Sydney Rieckhoff, a Cedar Rapids fourth grader and "kid reporter" for Scholastic News, has posed questions to seven Republican and Democratic presidential hopefuls as they've campaigned across Iowa this year. But when she approached the 27-year-old Chelsea after a campaign event Sunday, she got a different response.
"Do you think your dad would be a good 'first man' in the White House?" Sydney asked, but Chelsea brushed her question aside.
"I'm sorry, I don't talk to the press and that applies to you, unfortunately. Even though I think you're cute," Chelsea told the pint-sized journalist.
Such is the paradox of Chelsea as she campaigns across Iowa in the closing days before the state's caucuses Jan. 3.
Tall and attractive, Chelsea cuts an impressive figure on the campaign trail; she plunges enthusiastically into the crowd after her mother's speeches, shaking hands and posing for pictures while asking, "Are you going to caucus for my mom?"
But onstage, Chelsea never speaks; she stands next to her mother and applauds but utters not a single sentence and doesn't even say hello. And reporters covering the campaign have been put on notice that Chelsea is not available to speak to them.

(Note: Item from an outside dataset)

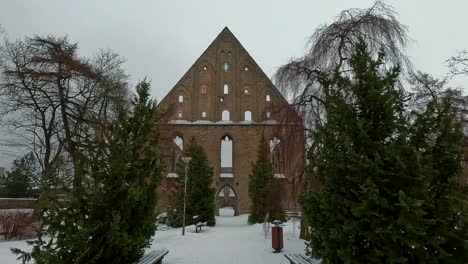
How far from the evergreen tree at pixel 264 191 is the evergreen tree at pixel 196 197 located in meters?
2.94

An aide follows the former first daughter as she works the crowd, shushing reporters who approach her and try to ask any questions.
Famously protective of their daughter's privacy, Bill and Hillary Clinton have taken pains to shield Chelsea from the harsh glare and rough edges of presidential politics. She stayed largely absent from her mother's campaign until December, when she made her first visit to Iowa.
For her part, Sydney looked a bit crestfallen after Chelsea turned her away. But luckily for Hillary Clinton, Sydney's mother has made up her mind to caucus for the former first lady.
"I like her position on family values and health care. And I think it's time we have a female president," Robyn Rieckhoff said.